Start of SOURCE INFORMATION
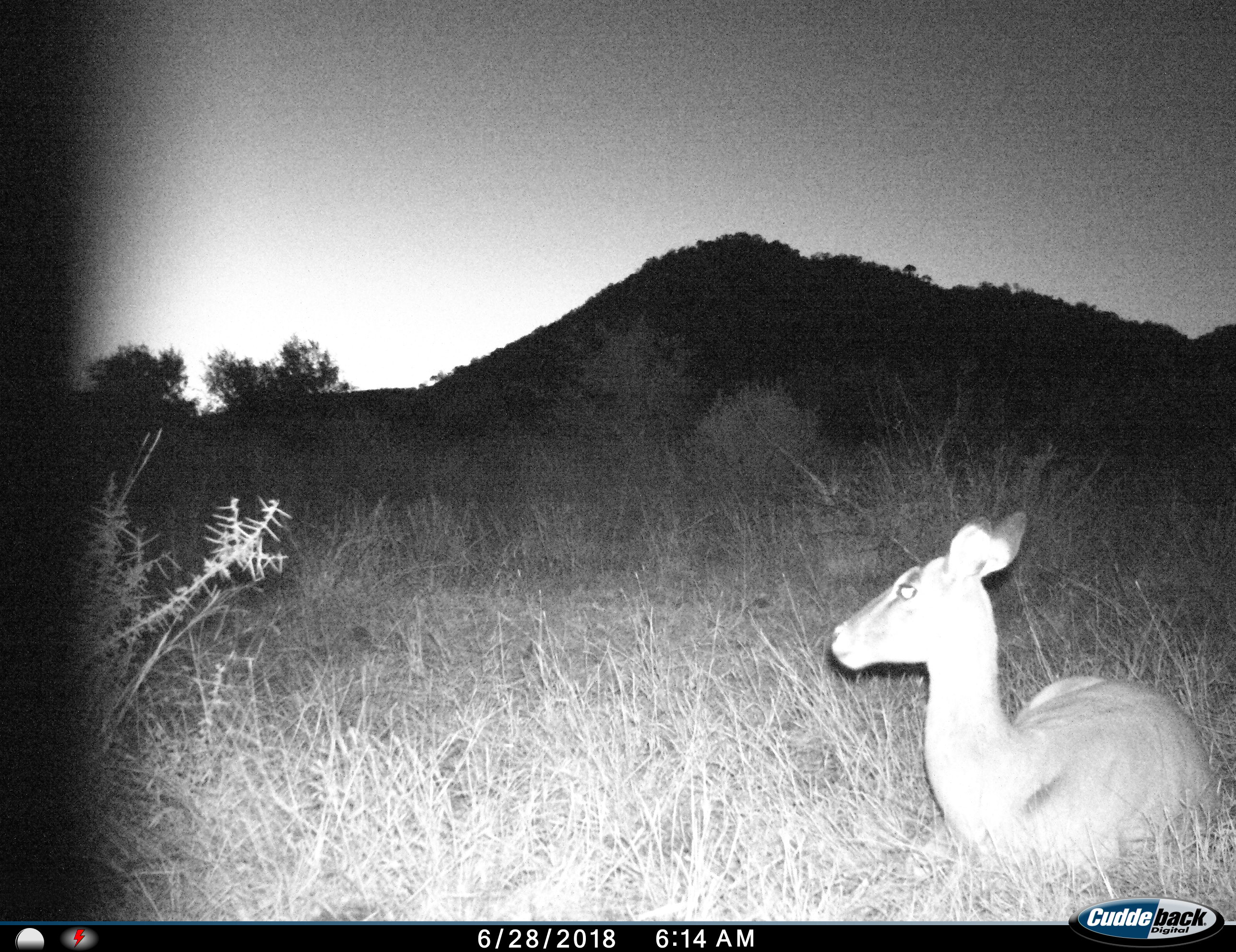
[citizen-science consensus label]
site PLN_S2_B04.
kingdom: Animalia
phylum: Chordata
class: Mammalia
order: Artiodactyla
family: Bovidae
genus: Aepyceros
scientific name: Aepyceros melampus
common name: impala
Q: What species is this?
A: Impala (Aepyceros melampus).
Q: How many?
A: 1.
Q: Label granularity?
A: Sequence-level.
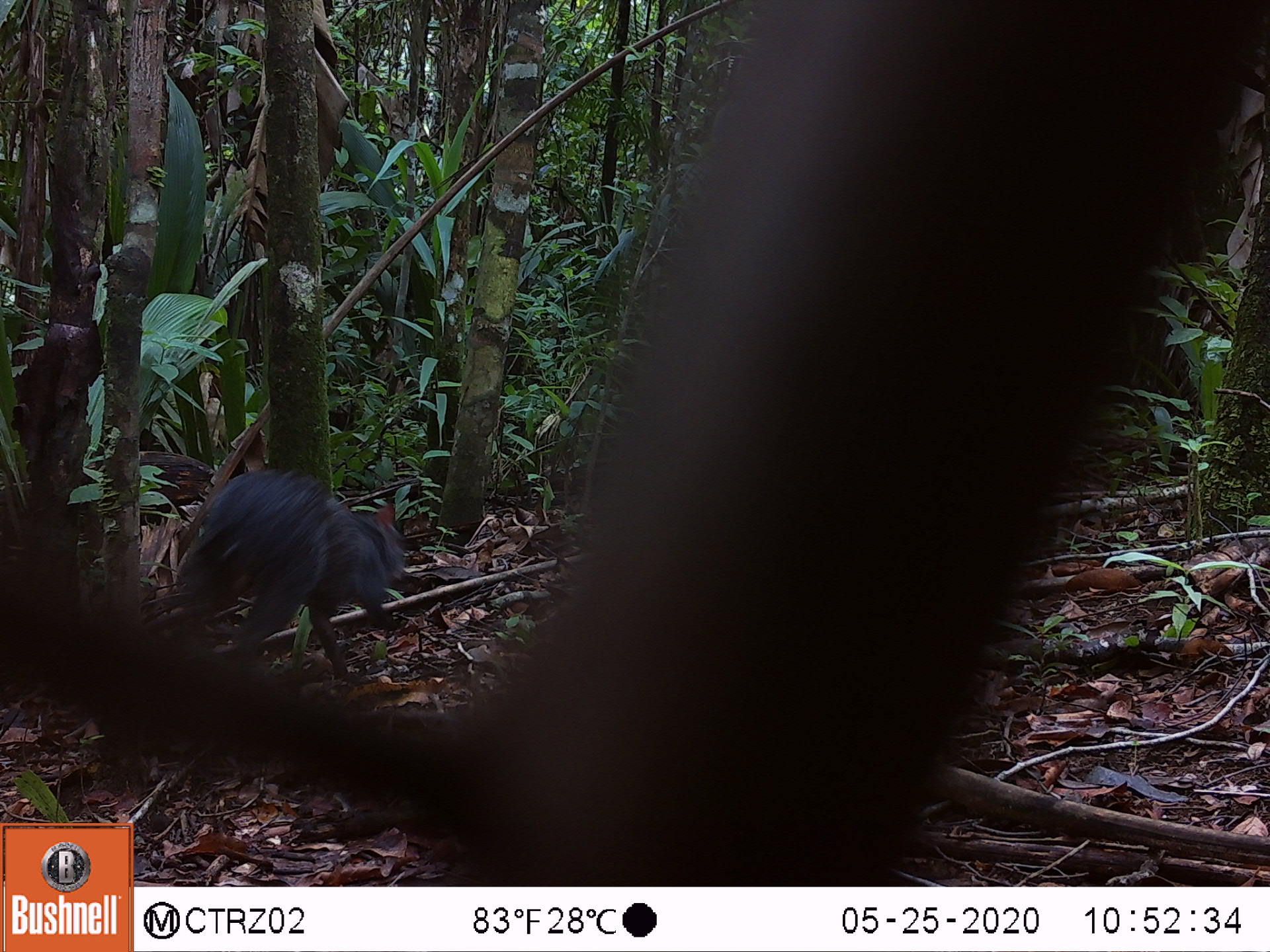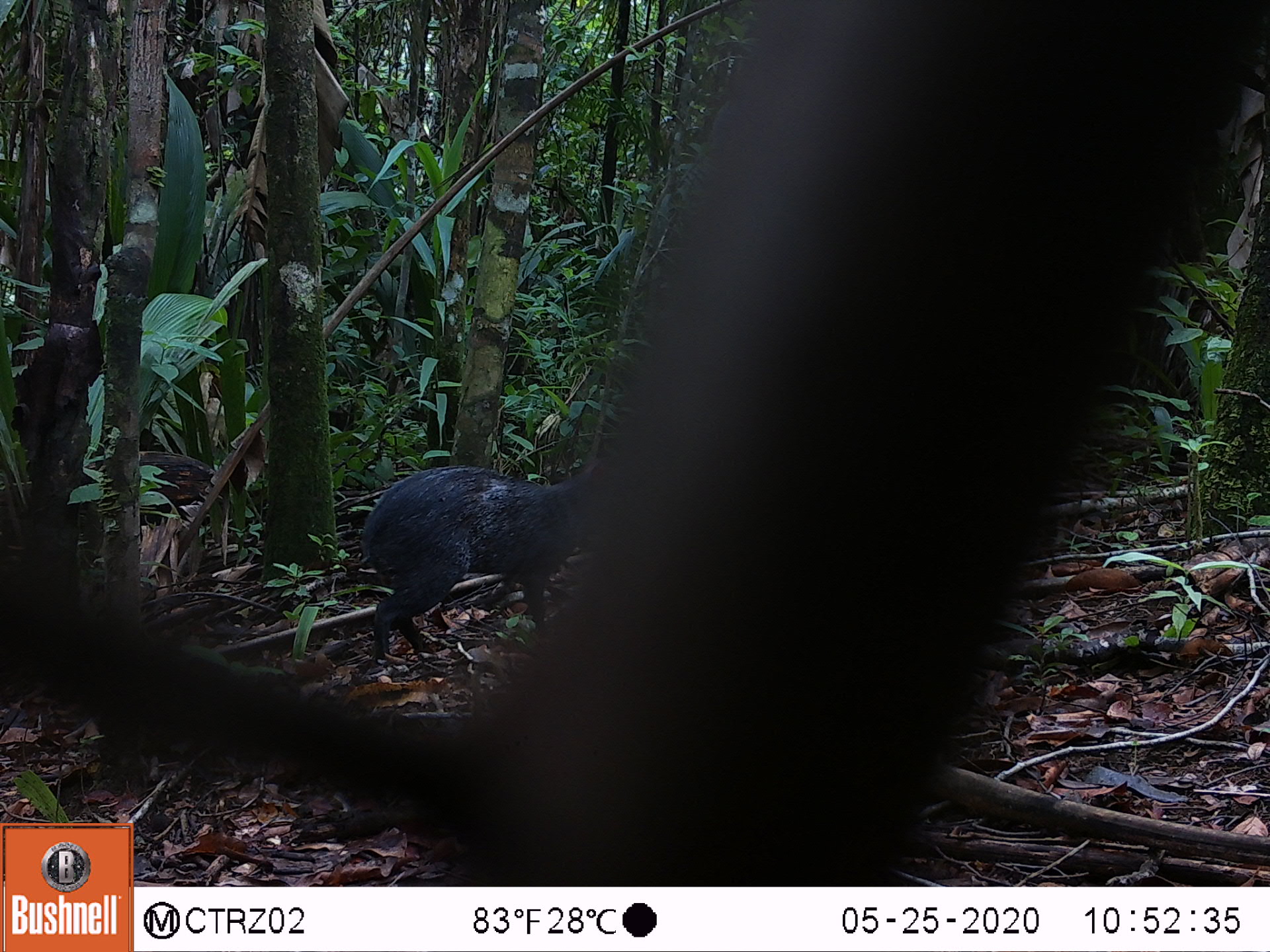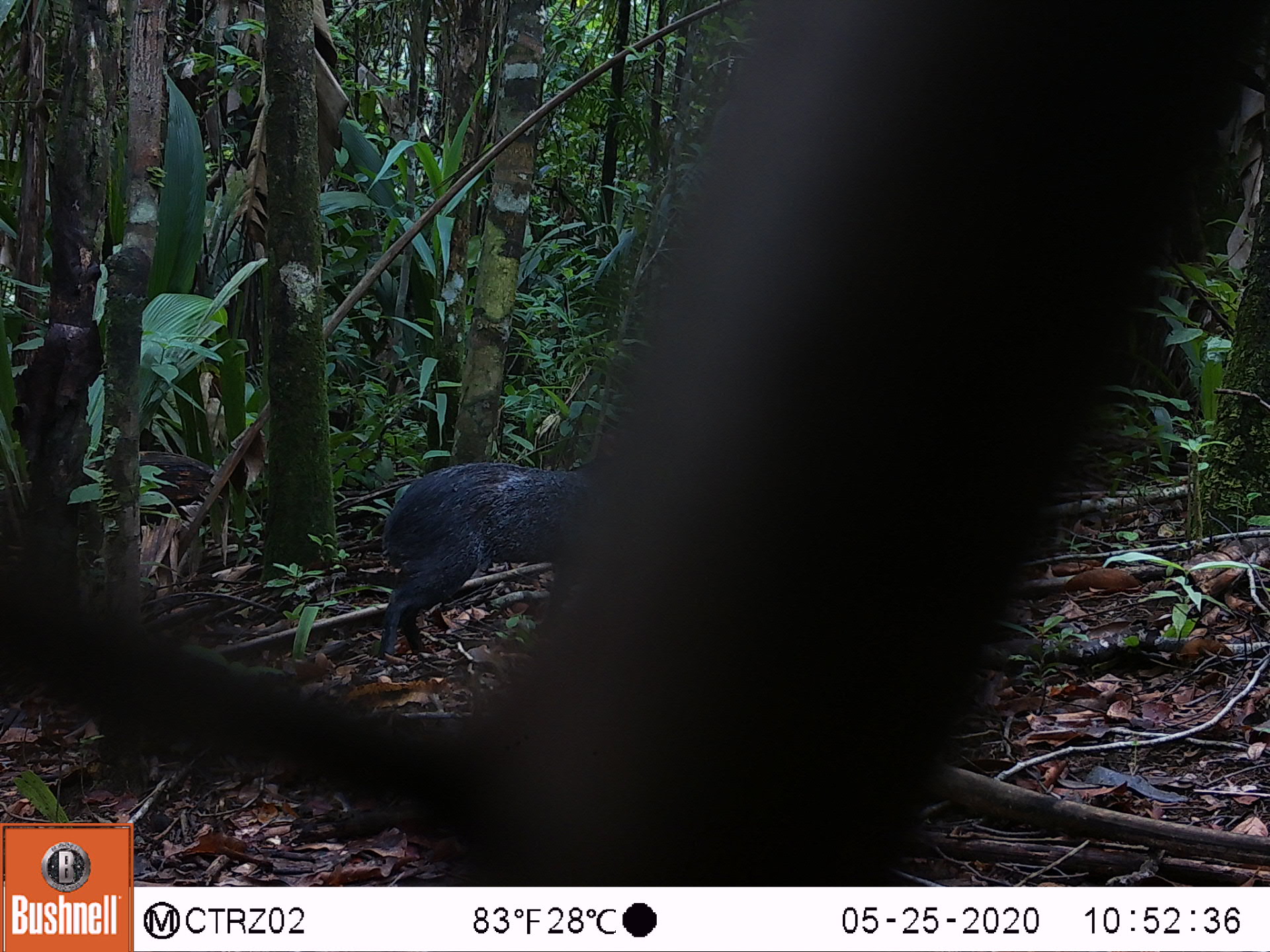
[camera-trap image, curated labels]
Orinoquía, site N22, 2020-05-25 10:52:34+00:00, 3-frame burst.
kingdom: Animalia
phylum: Chordata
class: Mammalia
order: Rodentia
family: Dasyproctidae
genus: Dasyprocta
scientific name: Dasyprocta fuliginosa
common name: black agouti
Black agouti (Dasyprocta fuliginosa).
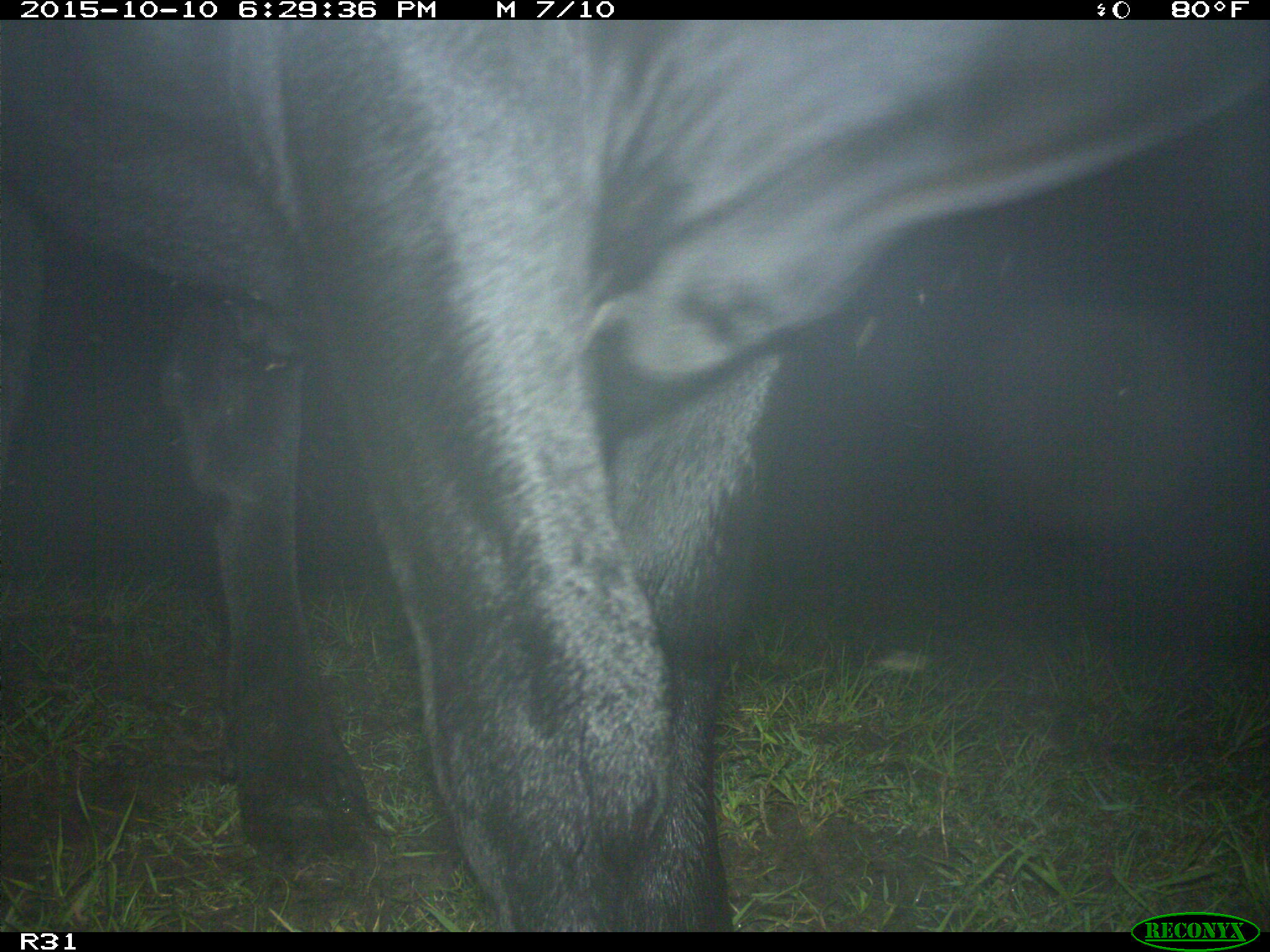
End of SOURCE INFORMATION
## [PROMPT]
The goal is an exact reprint of the entries, leaving out the pictures.

## [SOLUTION TO THIS PROBLEM]
[citizen-science consensus label]
site PLN_S2_B04.
kingdom: Animalia
phylum: Chordata
class: Mammalia
order: Artiodactyla
family: Bovidae
genus: Aepyceros
scientific name: Aepyceros melampus
common name: impala
Q: What species is this?
A: Impala (Aepyceros melampus).
Q: How many?
A: 1.
Q: Label granularity?
A: Sequence-level.
[camera-trap image, curated labels]
Orinoquía, site N22, 2020-05-25 10:52:34+00:00, 3-frame burst.
kingdom: Animalia
phylum: Chordata
class: Mammalia
order: Rodentia
family: Dasyproctidae
genus: Dasyprocta
scientific name: Dasyprocta fuliginosa
common name: black agouti
Black agouti (Dasyprocta fuliginosa).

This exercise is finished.